### What is required
Please count the lines in the entries below that contain the string "trunk", matching case exactly, and reply with only the number.

### Records from a dataset
※

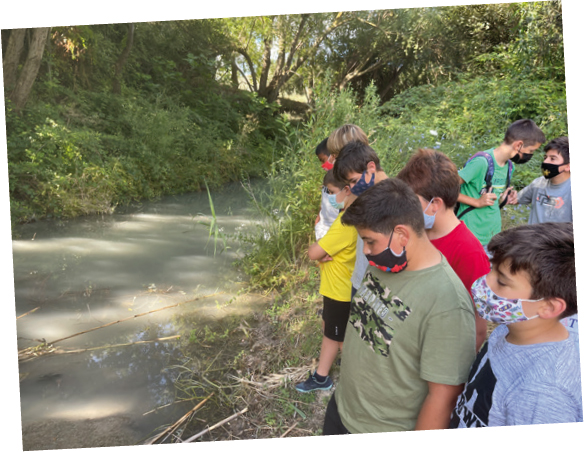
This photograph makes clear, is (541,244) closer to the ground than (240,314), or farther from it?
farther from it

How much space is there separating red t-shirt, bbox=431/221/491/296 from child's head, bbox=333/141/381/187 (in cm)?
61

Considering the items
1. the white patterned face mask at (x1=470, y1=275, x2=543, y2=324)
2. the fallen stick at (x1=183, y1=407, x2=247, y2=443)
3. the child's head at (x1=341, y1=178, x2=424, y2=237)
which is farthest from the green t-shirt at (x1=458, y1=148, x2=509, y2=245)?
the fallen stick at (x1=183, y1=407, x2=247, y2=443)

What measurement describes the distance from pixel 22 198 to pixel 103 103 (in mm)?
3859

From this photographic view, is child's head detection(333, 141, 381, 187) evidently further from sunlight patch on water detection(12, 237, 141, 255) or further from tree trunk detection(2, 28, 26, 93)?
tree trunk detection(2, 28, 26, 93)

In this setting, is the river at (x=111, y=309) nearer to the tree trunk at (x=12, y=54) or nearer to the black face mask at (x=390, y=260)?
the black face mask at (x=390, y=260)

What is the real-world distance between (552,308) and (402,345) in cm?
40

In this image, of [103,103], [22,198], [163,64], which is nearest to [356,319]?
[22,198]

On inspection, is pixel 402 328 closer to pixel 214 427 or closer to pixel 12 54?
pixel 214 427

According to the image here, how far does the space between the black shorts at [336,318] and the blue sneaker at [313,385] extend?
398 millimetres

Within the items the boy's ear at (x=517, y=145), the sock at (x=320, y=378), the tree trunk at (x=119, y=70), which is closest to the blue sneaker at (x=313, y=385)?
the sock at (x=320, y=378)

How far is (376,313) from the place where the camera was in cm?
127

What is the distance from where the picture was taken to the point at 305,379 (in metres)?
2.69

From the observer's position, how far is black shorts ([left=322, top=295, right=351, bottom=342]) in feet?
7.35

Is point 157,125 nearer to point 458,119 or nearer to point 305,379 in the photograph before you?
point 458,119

※

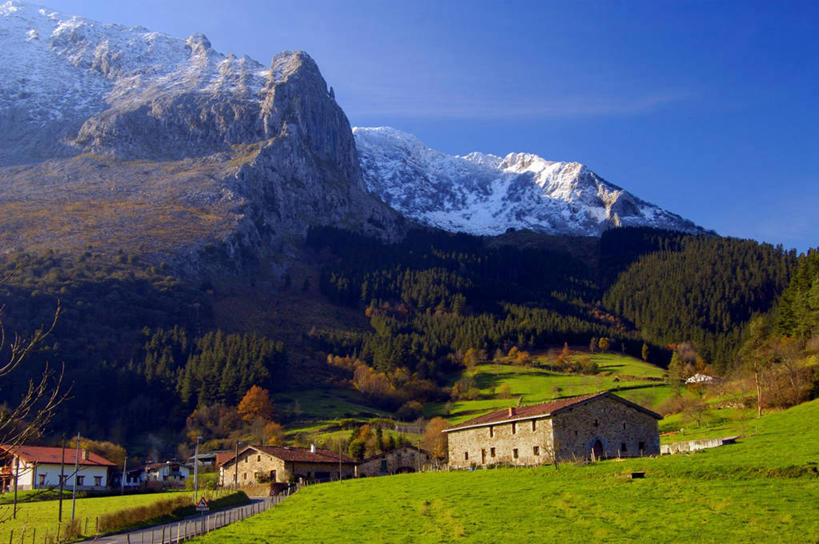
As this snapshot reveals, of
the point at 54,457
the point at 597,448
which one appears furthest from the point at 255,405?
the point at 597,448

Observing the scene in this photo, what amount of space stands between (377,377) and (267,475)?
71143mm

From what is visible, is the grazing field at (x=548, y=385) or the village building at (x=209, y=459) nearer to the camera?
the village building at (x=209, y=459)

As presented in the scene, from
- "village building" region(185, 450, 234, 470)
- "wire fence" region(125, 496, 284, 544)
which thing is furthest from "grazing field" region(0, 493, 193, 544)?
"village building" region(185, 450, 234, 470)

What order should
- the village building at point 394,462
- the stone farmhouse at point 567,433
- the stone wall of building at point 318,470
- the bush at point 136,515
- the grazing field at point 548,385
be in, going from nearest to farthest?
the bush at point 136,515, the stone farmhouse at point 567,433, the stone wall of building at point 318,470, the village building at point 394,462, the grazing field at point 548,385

※

### Solution for this exercise
4